## WHAT YOU NEED TO DO:
Starting at the line that holds "How large is the separation", set down each line through the end of the listing, exactly as written and with nothing added.

— start of EXTRACTED INFORMATION —

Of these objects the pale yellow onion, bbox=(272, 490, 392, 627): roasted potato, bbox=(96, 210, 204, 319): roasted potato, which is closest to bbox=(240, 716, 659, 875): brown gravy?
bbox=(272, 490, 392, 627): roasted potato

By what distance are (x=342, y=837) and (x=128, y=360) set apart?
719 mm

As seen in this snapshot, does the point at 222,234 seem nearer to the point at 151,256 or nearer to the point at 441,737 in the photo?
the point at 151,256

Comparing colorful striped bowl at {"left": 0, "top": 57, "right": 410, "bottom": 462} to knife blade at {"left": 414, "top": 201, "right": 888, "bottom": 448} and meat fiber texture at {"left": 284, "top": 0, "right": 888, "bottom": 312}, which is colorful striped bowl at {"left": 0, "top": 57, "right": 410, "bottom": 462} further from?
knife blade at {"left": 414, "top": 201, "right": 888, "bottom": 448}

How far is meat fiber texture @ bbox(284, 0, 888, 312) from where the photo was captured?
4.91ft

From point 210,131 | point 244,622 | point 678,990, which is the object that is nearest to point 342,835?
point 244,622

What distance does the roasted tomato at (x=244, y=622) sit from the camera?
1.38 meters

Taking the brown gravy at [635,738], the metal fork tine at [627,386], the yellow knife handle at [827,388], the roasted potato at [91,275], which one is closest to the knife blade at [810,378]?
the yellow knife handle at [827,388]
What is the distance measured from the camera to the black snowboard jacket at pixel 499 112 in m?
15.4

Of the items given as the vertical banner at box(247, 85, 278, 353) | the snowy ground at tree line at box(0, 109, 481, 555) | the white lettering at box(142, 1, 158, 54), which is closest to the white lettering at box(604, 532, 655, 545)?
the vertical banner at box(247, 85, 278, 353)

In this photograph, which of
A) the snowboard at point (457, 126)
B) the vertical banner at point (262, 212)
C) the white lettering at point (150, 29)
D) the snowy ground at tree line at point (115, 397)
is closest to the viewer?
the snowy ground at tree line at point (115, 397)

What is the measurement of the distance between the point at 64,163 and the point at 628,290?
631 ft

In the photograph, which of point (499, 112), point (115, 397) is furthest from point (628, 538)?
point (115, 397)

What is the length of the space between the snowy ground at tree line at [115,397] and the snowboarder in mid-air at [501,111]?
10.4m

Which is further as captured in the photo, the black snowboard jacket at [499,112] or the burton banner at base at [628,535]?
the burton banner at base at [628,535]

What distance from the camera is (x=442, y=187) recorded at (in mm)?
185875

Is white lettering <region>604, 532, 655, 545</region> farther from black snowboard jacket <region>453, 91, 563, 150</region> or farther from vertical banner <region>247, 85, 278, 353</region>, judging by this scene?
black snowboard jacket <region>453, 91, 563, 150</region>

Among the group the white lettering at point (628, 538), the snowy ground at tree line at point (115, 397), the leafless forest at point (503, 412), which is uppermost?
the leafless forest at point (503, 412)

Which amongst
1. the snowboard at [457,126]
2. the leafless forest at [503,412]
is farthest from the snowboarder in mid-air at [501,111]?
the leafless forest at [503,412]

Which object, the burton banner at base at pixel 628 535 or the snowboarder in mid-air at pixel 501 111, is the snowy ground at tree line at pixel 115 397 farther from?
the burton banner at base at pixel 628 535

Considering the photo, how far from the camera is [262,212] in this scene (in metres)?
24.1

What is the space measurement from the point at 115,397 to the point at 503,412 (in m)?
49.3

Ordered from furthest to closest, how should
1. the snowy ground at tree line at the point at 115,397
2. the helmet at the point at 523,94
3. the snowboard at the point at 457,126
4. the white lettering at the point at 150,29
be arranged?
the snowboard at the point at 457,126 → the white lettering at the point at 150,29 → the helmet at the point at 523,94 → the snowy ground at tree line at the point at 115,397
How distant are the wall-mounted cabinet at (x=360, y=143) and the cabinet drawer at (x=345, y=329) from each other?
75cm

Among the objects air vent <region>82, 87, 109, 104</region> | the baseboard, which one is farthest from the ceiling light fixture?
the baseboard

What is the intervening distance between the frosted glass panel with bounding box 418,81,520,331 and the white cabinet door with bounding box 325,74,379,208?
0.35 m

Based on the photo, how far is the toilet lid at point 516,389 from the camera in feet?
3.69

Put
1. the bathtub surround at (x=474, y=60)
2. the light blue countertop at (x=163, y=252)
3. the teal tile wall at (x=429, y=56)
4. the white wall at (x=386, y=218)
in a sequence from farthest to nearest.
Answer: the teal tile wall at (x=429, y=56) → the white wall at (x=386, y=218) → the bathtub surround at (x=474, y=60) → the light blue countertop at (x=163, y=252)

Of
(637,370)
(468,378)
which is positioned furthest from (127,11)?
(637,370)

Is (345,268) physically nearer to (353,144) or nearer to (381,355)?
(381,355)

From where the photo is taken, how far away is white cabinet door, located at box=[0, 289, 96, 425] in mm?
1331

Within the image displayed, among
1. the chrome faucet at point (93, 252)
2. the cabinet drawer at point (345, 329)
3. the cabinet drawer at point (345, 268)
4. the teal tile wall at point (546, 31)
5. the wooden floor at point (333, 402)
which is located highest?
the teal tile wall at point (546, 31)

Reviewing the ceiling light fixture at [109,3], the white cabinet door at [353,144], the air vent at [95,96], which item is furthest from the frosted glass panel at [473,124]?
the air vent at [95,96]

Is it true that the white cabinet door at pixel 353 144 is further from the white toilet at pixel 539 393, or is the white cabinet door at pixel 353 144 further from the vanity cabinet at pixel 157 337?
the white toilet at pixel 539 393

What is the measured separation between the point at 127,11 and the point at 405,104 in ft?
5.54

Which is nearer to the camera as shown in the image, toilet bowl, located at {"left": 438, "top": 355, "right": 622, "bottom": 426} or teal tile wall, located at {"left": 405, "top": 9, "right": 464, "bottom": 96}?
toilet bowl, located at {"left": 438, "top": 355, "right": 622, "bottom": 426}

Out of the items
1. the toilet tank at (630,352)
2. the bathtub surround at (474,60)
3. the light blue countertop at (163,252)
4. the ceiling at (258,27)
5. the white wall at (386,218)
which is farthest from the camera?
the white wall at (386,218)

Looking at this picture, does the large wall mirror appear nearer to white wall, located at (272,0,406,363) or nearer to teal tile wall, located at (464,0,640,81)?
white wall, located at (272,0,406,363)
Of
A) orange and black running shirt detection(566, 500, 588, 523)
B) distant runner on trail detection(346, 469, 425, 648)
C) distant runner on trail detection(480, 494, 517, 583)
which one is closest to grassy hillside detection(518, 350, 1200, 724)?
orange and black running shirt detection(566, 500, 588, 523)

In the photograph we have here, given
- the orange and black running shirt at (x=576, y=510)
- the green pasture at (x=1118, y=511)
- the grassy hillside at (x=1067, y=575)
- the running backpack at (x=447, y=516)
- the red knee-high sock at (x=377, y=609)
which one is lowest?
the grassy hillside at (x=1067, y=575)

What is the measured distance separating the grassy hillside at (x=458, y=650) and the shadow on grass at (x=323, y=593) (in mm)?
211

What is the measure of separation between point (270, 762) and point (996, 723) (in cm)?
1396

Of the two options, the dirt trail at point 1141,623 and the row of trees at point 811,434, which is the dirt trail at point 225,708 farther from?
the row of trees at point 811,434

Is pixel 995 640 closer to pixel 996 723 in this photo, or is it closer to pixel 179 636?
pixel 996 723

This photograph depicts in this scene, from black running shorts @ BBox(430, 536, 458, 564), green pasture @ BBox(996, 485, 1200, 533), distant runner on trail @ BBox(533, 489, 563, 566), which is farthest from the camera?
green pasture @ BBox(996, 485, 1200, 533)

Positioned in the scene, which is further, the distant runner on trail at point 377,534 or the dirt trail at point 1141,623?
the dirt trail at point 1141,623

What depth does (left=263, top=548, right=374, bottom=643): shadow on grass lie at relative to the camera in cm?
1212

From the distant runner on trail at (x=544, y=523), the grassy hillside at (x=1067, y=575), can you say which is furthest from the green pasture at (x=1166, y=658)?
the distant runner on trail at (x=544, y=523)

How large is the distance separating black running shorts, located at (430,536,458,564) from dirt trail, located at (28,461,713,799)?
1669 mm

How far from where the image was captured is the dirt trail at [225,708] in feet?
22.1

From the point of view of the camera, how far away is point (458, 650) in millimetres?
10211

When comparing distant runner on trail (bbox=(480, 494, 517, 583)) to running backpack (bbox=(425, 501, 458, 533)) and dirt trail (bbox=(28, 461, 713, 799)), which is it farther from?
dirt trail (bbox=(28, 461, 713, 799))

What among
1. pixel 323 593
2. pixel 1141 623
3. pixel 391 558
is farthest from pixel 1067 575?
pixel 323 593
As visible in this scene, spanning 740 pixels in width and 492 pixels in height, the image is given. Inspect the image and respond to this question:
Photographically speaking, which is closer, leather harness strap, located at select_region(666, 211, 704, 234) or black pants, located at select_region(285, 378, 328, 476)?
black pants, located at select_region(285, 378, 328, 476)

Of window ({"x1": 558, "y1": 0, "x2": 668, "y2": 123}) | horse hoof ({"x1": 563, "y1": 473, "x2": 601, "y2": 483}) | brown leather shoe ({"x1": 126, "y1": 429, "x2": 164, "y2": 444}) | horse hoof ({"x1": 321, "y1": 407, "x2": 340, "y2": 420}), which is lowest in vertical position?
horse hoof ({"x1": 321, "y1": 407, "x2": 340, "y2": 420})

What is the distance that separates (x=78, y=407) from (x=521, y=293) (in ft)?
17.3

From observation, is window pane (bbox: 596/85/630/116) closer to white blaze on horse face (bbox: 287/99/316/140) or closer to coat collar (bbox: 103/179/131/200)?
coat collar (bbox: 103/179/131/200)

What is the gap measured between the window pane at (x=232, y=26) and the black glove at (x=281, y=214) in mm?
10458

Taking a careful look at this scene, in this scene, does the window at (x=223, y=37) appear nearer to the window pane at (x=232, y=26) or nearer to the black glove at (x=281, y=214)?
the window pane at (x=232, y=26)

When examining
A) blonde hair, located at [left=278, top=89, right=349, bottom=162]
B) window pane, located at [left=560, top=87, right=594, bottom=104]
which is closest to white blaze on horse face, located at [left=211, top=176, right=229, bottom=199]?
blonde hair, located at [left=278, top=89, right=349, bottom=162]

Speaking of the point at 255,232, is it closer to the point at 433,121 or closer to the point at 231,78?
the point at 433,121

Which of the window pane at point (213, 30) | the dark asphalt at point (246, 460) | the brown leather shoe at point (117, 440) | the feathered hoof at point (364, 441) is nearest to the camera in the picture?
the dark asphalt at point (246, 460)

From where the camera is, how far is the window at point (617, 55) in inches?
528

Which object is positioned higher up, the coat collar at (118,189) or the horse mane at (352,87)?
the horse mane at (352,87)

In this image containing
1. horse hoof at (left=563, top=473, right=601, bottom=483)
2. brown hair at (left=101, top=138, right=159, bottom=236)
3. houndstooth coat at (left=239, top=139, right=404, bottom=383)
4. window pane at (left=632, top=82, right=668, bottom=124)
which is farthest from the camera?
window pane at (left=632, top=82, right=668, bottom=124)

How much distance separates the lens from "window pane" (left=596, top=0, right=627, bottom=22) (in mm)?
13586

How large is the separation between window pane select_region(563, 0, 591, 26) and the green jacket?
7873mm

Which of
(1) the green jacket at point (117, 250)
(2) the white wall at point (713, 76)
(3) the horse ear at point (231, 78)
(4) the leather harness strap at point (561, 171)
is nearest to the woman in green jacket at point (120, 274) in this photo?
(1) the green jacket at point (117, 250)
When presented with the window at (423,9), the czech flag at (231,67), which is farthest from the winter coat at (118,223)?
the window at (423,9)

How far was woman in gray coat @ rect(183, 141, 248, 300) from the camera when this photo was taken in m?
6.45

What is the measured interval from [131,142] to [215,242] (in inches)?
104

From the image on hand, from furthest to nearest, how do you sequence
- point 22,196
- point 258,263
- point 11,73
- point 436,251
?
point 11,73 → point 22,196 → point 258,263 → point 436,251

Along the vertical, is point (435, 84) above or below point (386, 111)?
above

— end of EXTRACTED INFORMATION —

## THE ANSWER:
How large is the separation between window pane select_region(563, 0, 591, 26) and the green jacket?
7873mm

Which of
(1) the green jacket at point (117, 250)
(2) the white wall at point (713, 76)
(3) the horse ear at point (231, 78)
(4) the leather harness strap at point (561, 171)
is nearest to the woman in green jacket at point (120, 274) in this photo?
(1) the green jacket at point (117, 250)
When presented with the window at (423,9), the czech flag at (231,67), which is farthest from the winter coat at (118,223)?
the window at (423,9)

How far was woman in gray coat @ rect(183, 141, 248, 300) from the camera when this photo was taken in m?
6.45

What is the measured interval from [131,142] to [215,242] (in inches)?
104

From the image on hand, from furthest to nearest, how do you sequence
- point 22,196
- point 258,263
- point 11,73
- point 436,251
?
point 11,73 → point 22,196 → point 258,263 → point 436,251

Along the vertical, is point (435, 84) above or below point (386, 111)?
above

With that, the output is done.